→ **EXTRAIT**:
● ● ● ● ●

Coin polémique : toutes proportions gardées

Loin de moi l’envie de gâcher la fête. Non, vraiment. Mais je crois qu’il est bon, de temps en temps, d’essayer de prendre un peu de recul, d’essayer de s’extirper de nos uniformes culturels et de nous défaire de nos lunettes communes. Car nous péchons tous par uniformité désintellectualisée. Le libre arbitre, messieurs, parfois ne fait pas de mal.

Ainsi, on nous a relaté puis vanté les mérites de nos skieurs et skieuses lors des récents championnats du monde de Val d’Isère. Je vous l’accorde, il y avait de quoi s’enthousiasmer. Je n’en ai d’ailleurs presque pas perdu une miette. Mais peut-être pas autant. Ou plutôt, peut-être en relativisant quelque peu la portée des exploits de Cuche et consorts.Même si ça fait mal à notre suissitude montagnarde et traditionnelle, les sports d’hiver ont cela de particulier qu’ils ne constituent pas des disciplines mondialement répandues. A peu de choses près, je dirais même qu’une manifestation comme les Jeux Olympiques d’hiver s’apparente plus à une Coupe des Alpes qu’à un réel bastringue intercontinental.

● ● ● ● ●

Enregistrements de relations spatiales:
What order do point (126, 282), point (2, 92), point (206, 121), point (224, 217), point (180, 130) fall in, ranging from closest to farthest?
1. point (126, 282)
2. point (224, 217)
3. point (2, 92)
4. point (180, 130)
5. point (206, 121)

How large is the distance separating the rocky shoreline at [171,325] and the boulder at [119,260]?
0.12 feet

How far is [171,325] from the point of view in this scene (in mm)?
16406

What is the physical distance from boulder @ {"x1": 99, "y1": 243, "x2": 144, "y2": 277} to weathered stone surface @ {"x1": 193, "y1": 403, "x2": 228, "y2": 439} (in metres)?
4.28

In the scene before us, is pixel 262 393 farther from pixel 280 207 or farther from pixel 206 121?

● ● ● ● ●

→ **EXERCICE ÉCRIT A**:
Indiquez si chacune des affirmations suivantes concorde avec l'extrait sur les championnats de ski, en répondant par oui ou par non et en citant les mots décisifs de l'extrait : (i) les championnats du monde évoqués se sont déroulés à Val d'Isère ; (ii) l'auteur déclare avoir manqué la plupart des épreuves ; (iii) l'auteur affirme que les sports d'hiver sont des disciplines pratiquées dans le monde entier.
→ **EXERCICE ÉCRIT B**:
Présentez sous forme de liste numérotée, sans les lignes vides, les lignes des enregistrements allant de celle qui contient « How large is » jusqu'à la fin des enregistrements, ces deux bornes comprises.

→ **RÉSULTAT FINAL A**:
(i) Oui : « lors des récents championnats du monde de Val d’Isère ».
(ii) Non : « Je n’en ai d’ailleurs presque pas perdu une miette ».
(iii) Non : « ils ne constituent pas des disciplines mondialement répandues ».

→ **RÉSULTAT FINAL B**:
1. How large is the distance separating the rocky shoreline at [171,325] and the boulder at [119,260]?
2. 0.12 feet
3. How far is [171,325] from the point of view in this scene (in mm)?
4. 16406
5. What is the physical distance from boulder @ {"x1": 99, "y1": 243, "x2": 144, "y2": 277} to weathered stone surface @ {"x1": 193, "y1": 403, "x2": 228, "y2": 439} (in metres)?
6. 4.28
7. In the scene before us, is pixel 262 393 farther from pixel 280 207 or farther from pixel 206 121?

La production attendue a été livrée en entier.